Hay que gastar plata en la música, no se puede hacer otra cosa. Ocurre que te financias gracias a la entrada, entonces si quieres que vaya gente, tienes que tocar las sinfonías de Beethoven. No es que no me gusten las sinfonías de Beethoven, pero tienes que tocar puras sinfonías de Beethoven para llenar el teatro todo el tiempo. Para que no sea así, tienes que meter obras totalmente extrañas, que no conoce nadie y que además, cuando te sientas, dices “qué cosa más fea, no me gusta, esta cuestión no tiene descanso”. Claro, como es música atonal, el tipo está buscando la tónica toda la obra y nunca aparece, entonces se va furioso del teatro y no va más. Tienes que pagar la música aquella a un sujeto, para que se toque, y financiar al público ausente. Por eso te digo, hay que pagar no más. Es mucho más caro y en Chile, peor, porque resulta que hay una cuestión que es esencial y que cero pelota: la educación.
Tiene que ver con la educación del público, ¿no?

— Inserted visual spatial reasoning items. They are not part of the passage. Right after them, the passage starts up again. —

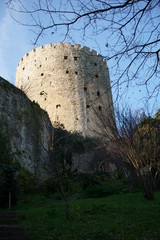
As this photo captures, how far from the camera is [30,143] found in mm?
12016

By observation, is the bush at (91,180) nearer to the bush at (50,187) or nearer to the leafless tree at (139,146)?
the bush at (50,187)

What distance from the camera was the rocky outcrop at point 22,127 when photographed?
10.7 meters

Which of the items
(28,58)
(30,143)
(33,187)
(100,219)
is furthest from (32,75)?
(100,219)

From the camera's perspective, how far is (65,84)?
21469 millimetres

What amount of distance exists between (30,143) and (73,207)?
5.61m

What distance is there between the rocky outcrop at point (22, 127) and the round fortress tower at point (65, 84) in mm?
7150

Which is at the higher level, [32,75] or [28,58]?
[28,58]

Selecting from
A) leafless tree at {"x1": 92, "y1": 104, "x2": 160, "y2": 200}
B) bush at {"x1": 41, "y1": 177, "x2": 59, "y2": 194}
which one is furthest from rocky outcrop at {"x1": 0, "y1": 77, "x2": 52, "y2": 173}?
leafless tree at {"x1": 92, "y1": 104, "x2": 160, "y2": 200}

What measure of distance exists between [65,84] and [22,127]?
10527mm

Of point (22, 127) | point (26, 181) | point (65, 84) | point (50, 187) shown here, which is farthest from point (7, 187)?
point (65, 84)

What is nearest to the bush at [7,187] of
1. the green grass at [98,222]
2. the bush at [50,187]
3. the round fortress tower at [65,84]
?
the green grass at [98,222]

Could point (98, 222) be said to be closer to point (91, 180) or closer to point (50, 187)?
point (50, 187)

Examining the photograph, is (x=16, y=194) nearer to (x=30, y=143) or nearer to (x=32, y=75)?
(x=30, y=143)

Naturalmente. ¿Cómo puedes tener vida musical en un país donde no existe enseñanza musical en los colegios? Y si existe, es como las huevas, para usar un término adecuado. Yo no soy pedagogo, pero hablas con la gallada y te dicen que se puede entrar a estudiar para ser profesor de música sin saber música, entonces los tipos tienen que salir sabiendo música en cuatro años; o solamente en tres, porque el último es para preparar el examen final. Oye, es cierto que yo soy bastante mal alumno, ¡pero en tres años no hubiera aprendido nada! La música es bastante complicada, tienes que aprender un montón de cosas y resulta que sin ser músicos, los tipos salen a enseñar música. La enseñanza de la música en los colegios, donde hay, es como la soberana hueva, entonces es imposible que exista público. El programa de la Orquesta Sinfónica es el último escalafón de todo el proceso. Hay que empezar por el colegio y los cabros chicos.
¿Era muy diferente antes eso?
Absolutamente distinto.
Por ejemplo, cuando hubo un escándalo por América insurrecta, fue porque había gente a la que le importaba tanto la música, que eran capaces de provocarlo. Ahora, si se estrena una obra así, es raro que ocurra un escándalo, porque parece que a nadie parece importarle mucho.
¡No les importa nada, ni mucho ni poco! En esa época nos enseñaban música en el colegio. Ahora, con suerte, creo que les enseñan en la básica, entonces cómo van a aprender. El problema empieza ahí.